Colombians voted in the first presidential elections since the government signed a peace agreement with the Farc rebel group in 201
Incumbent Juan Manuel Santos can not stand after two terms.
The main contenders are the conservative Ivan Duque, who opposed the peace agreement, and Gustavo Petro, ex-guerillero and former mayor of Bogota.
It is not expected that 50% of the votes will be won on Sunday. in this case, they will face each other in a run-off in June.
At 16:00 local time (21:00 GMT), the surveys were completed and counting began.
To cast his vote in the capital Bogota, President Santos praised the peaceful atmosphere in which the elections took place.
"For security reasons, not a single voting station had to be relocated," he said in a televised address.
"It has been many decades since that happened, in other words, these elections will be the safest, the quietest."
President Santos, a center-right politician, tried to end the decades conflict with the Revolutionary Armed Forces of Colombia (Farc), the country's main guerrilla group.

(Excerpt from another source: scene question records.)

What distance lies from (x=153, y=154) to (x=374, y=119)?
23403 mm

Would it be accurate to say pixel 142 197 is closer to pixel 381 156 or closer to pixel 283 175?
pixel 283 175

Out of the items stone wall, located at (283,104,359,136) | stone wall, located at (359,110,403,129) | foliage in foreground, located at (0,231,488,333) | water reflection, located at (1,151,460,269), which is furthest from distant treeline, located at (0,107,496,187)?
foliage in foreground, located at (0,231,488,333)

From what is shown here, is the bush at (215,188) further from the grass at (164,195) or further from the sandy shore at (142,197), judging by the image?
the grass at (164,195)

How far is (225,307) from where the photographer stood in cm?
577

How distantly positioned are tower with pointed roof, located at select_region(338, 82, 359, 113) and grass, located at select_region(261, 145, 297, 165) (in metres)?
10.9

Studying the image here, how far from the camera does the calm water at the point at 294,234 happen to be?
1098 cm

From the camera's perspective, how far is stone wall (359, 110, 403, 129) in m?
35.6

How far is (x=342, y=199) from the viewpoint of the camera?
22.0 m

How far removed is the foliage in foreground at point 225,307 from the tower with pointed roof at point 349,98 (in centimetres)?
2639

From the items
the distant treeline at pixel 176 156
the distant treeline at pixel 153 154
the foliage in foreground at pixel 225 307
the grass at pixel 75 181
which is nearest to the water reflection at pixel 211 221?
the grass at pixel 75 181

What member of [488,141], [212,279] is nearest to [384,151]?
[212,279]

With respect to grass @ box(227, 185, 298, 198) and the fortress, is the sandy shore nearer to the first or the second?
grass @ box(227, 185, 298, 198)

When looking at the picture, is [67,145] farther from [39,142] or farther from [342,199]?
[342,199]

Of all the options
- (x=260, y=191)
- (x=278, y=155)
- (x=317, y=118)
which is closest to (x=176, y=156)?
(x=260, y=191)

The peace treaty signed in 2016 was reached after years of negotiations. But it was considered by many voters to be lenient and rejected in a referendum.

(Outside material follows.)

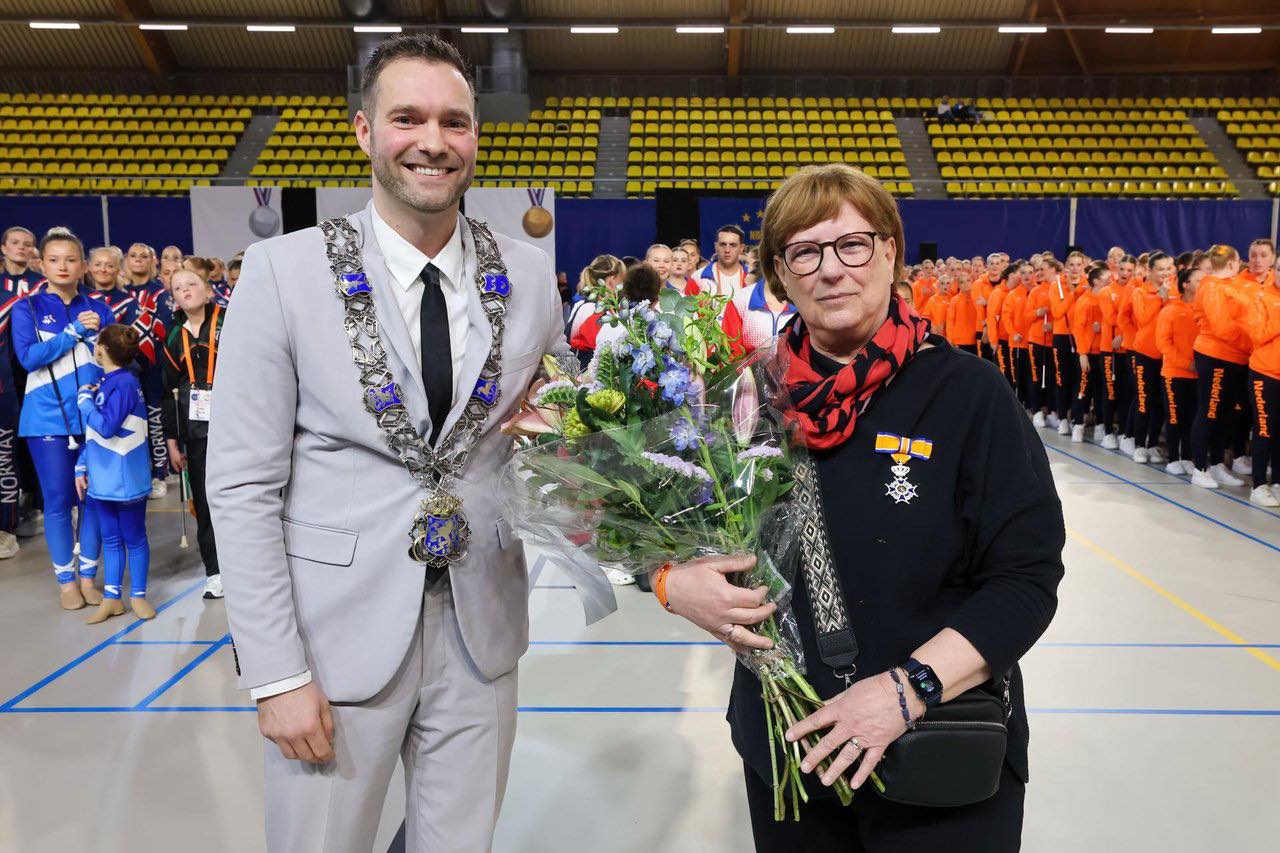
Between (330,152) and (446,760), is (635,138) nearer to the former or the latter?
(330,152)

A revised agreement was approved by Congress later that year.
Mr Duque has promised to reverse some of the provisions of the Agreement when he becomes President.
He is an ally of former President Alvaro Uribe, who led the campaign against the agreement.

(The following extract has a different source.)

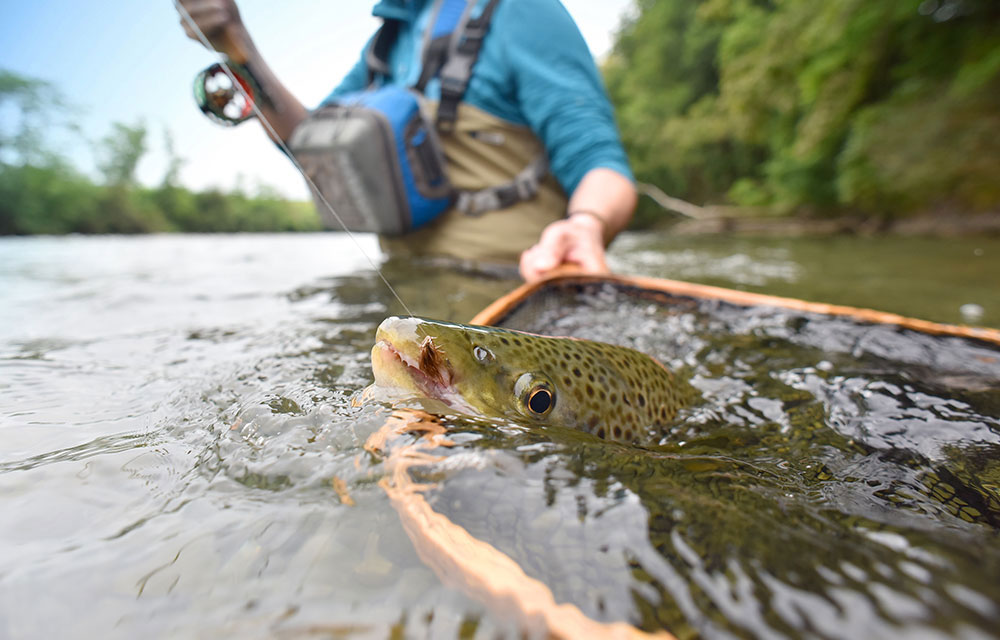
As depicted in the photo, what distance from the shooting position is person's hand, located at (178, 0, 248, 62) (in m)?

Mr. Petro, who goes back The deal would be Colombia's very first leftist president, if elected.
In the 1980s he was a member of the rebel group M-19, which in 1990 dissolved into a political party.
Correspondents say voters are much more concerned about economic problems in the face of the biggest civil war.
The candidates have been particularly interested in issues such as inequality, unemployment, housing and corruption.
Also eligible for election:
- Sergio Fajardo, left-wing former mayor of the city of Medellin
- German Vargas Lleras, a former housing minister
- Humberto de la Calle, a government negotiator
About 100 international observers watch the elections.